## Problem
A verbatim copy of every entry is required. Produce it now.

- Opening Delimiter -

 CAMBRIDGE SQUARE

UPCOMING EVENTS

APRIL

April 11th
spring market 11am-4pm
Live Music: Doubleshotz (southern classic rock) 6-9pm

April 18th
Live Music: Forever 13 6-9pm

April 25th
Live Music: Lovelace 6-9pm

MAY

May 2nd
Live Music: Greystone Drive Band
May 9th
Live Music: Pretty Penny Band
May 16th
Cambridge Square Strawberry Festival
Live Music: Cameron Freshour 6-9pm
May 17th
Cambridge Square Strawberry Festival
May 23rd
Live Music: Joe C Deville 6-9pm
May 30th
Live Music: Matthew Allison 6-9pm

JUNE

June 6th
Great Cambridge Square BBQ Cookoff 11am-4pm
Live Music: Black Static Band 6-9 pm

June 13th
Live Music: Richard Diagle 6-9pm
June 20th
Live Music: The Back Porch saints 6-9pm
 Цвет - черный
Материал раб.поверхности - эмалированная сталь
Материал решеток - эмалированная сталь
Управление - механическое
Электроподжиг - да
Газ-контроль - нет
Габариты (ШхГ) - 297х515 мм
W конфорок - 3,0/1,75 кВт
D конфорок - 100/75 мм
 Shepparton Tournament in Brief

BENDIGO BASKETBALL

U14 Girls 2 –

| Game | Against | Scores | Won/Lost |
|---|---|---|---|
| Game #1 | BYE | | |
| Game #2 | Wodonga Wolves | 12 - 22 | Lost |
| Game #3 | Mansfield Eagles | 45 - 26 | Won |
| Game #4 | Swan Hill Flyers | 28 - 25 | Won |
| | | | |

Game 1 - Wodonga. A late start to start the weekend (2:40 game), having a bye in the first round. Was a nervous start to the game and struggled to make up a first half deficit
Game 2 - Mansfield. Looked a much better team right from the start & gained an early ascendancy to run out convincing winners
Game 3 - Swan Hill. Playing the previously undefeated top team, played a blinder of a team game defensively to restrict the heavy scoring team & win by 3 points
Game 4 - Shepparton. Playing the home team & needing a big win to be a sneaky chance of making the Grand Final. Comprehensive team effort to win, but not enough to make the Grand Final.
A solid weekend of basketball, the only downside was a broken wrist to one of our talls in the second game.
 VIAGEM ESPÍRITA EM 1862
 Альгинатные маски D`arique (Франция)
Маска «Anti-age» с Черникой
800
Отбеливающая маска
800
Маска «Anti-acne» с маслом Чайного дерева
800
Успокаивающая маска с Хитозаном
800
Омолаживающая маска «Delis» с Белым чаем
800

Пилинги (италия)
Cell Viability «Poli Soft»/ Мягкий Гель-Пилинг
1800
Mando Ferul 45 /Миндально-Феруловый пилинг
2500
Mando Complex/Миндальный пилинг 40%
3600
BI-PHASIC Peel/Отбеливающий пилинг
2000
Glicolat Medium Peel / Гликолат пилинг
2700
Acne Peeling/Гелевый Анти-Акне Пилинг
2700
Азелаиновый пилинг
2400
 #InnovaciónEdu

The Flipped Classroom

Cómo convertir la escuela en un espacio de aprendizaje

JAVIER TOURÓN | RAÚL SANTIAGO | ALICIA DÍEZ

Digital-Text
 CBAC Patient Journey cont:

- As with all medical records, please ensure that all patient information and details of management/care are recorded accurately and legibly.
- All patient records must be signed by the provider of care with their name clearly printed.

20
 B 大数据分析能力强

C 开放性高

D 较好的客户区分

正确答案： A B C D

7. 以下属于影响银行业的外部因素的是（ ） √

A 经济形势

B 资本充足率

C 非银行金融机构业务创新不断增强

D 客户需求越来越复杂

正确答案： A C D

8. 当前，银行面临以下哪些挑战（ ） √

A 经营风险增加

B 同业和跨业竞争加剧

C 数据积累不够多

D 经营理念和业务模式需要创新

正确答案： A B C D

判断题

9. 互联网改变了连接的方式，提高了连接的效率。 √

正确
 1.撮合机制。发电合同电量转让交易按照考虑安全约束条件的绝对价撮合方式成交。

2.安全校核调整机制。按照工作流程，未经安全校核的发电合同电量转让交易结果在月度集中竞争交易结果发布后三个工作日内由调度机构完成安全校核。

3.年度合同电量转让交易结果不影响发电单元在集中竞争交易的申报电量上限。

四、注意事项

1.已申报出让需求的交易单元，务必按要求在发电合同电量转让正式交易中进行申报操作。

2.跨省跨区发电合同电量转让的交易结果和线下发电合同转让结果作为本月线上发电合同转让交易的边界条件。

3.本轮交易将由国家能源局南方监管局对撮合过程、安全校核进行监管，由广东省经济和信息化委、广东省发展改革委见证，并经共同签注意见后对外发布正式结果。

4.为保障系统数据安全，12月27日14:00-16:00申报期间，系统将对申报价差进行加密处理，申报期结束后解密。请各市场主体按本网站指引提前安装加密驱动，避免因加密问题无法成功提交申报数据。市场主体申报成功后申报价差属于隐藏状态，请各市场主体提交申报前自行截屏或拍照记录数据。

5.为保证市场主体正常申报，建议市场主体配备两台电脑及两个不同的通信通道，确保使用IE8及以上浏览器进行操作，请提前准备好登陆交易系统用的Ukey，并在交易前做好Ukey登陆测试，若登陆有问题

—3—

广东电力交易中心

- Closing Delimiter -

## Task answer
 CAMBRIDGE SQUARE

UPCOMING EVENTS

APRIL

April 11th
spring market 11am-4pm
Live Music: Doubleshotz (southern classic rock) 6-9pm

April 18th
Live Music: Forever 13 6-9pm

April 25th
Live Music: Lovelace 6-9pm

MAY

May 2nd
Live Music: Greystone Drive Band
May 9th
Live Music: Pretty Penny Band
May 16th
Cambridge Square Strawberry Festival
Live Music: Cameron Freshour 6-9pm
May 17th
Cambridge Square Strawberry Festival
May 23rd
Live Music: Joe C Deville 6-9pm
May 30th
Live Music: Matthew Allison 6-9pm

JUNE

June 6th
Great Cambridge Square BBQ Cookoff 11am-4pm
Live Music: Black Static Band 6-9 pm

June 13th
Live Music: Richard Diagle 6-9pm
June 20th
Live Music: The Back Porch saints 6-9pm
 Цвет - черный
Материал раб.поверхности - эмалированная сталь
Материал решеток - эмалированная сталь
Управление - механическое
Электроподжиг - да
Газ-контроль - нет
Габариты (ШхГ) - 297х515 мм
W конфорок - 3,0/1,75 кВт
D конфорок - 100/75 мм
 Shepparton Tournament in Brief

BENDIGO BASKETBALL

U14 Girls 2 –

| Game | Against | Scores | Won/Lost |
|---|---|---|---|
| Game #1 | BYE | | |
| Game #2 | Wodonga Wolves | 12 - 22 | Lost |
| Game #3 | Mansfield Eagles | 45 - 26 | Won |
| Game #4 | Swan Hill Flyers | 28 - 25 | Won |
| | | | |

Game 1 - Wodonga. A late start to start the weekend (2:40 game), having a bye in the first round. Was a nervous start to the game and struggled to make up a first half deficit
Game 2 - Mansfield. Looked a much better team right from the start & gained an early ascendancy to run out convincing winners
Game 3 - Swan Hill. Playing the previously undefeated top team, played a blinder of a team game defensively to restrict the heavy scoring team & win by 3 points
Game 4 - Shepparton. Playing the home team & needing a big win to be a sneaky chance of making the Grand Final. Comprehensive team effort to win, but not enough to make the Grand Final.
A solid weekend of basketball, the only downside was a broken wrist to one of our talls in the second game.
 VIAGEM ESPÍRITA EM 1862
 Альгинатные маски D`arique (Франция)
Маска «Anti-age» с Черникой
800
Отбеливающая маска
800
Маска «Anti-acne» с маслом Чайного дерева
800
Успокаивающая маска с Хитозаном
800
Омолаживающая маска «Delis» с Белым чаем
800

Пилинги (италия)
Cell Viability «Poli Soft»/ Мягкий Гель-Пилинг
1800
Mando Ferul 45 /Миндально-Феруловый пилинг
2500
Mando Complex/Миндальный пилинг 40%
3600
BI-PHASIC Peel/Отбеливающий пилинг
2000
Glicolat Medium Peel / Гликолат пилинг
2700
Acne Peeling/Гелевый Анти-Акне Пилинг
2700
Азелаиновый пилинг
2400
 #InnovaciónEdu

The Flipped Classroom

Cómo convertir la escuela en un espacio de aprendizaje

JAVIER TOURÓN | RAÚL SANTIAGO | ALICIA DÍEZ

Digital-Text
 CBAC Patient Journey cont:

- As with all medical records, please ensure that all patient information and details of management/care are recorded accurately and legibly.
- All patient records must be signed by the provider of care with their name clearly printed.

20
 B 大数据分析能力强

C 开放性高

D 较好的客户区分

正确答案： A B C D

7. 以下属于影响银行业的外部因素的是（ ） √

A 经济形势

B 资本充足率

C 非银行金融机构业务创新不断增强

D 客户需求越来越复杂

正确答案： A C D

8. 当前，银行面临以下哪些挑战（ ） √

A 经营风险增加

B 同业和跨业竞争加剧

C 数据积累不够多

D 经营理念和业务模式需要创新

正确答案： A B C D

判断题

9. 互联网改变了连接的方式，提高了连接的效率。 √

正确
 1.撮合机制。发电合同电量转让交易按照考虑安全约束条件的绝对价撮合方式成交。

2.安全校核调整机制。按照工作流程，未经安全校核的发电合同电量转让交易结果在月度集中竞争交易结果发布后三个工作日内由调度机构完成安全校核。

3.年度合同电量转让交易结果不影响发电单元在集中竞争交易的申报电量上限。

四、注意事项

1.已申报出让需求的交易单元，务必按要求在发电合同电量转让正式交易中进行申报操作。

2.跨省跨区发电合同电量转让的交易结果和线下发电合同转让结果作为本月线上发电合同转让交易的边界条件。

3.本轮交易将由国家能源局南方监管局对撮合过程、安全校核进行监管，由广东省经济和信息化委、广东省发展改革委见证，并经共同签注意见后对外发布正式结果。

4.为保障系统数据安全，12月27日14:00-16:00申报期间，系统将对申报价差进行加密处理，申报期结束后解密。请各市场主体按本网站指引提前安装加密驱动，避免因加密问题无法成功提交申报数据。市场主体申报成功后申报价差属于隐藏状态，请各市场主体提交申报前自行截屏或拍照记录数据。

5.为保证市场主体正常申报，建议市场主体配备两台电脑及两个不同的通信通道，确保使用IE8及以上浏览器进行操作，请提前准备好登陆交易系统用的Ukey，并在交易前做好Ukey登陆测试，若登陆有问题

—3—

广东电力交易中心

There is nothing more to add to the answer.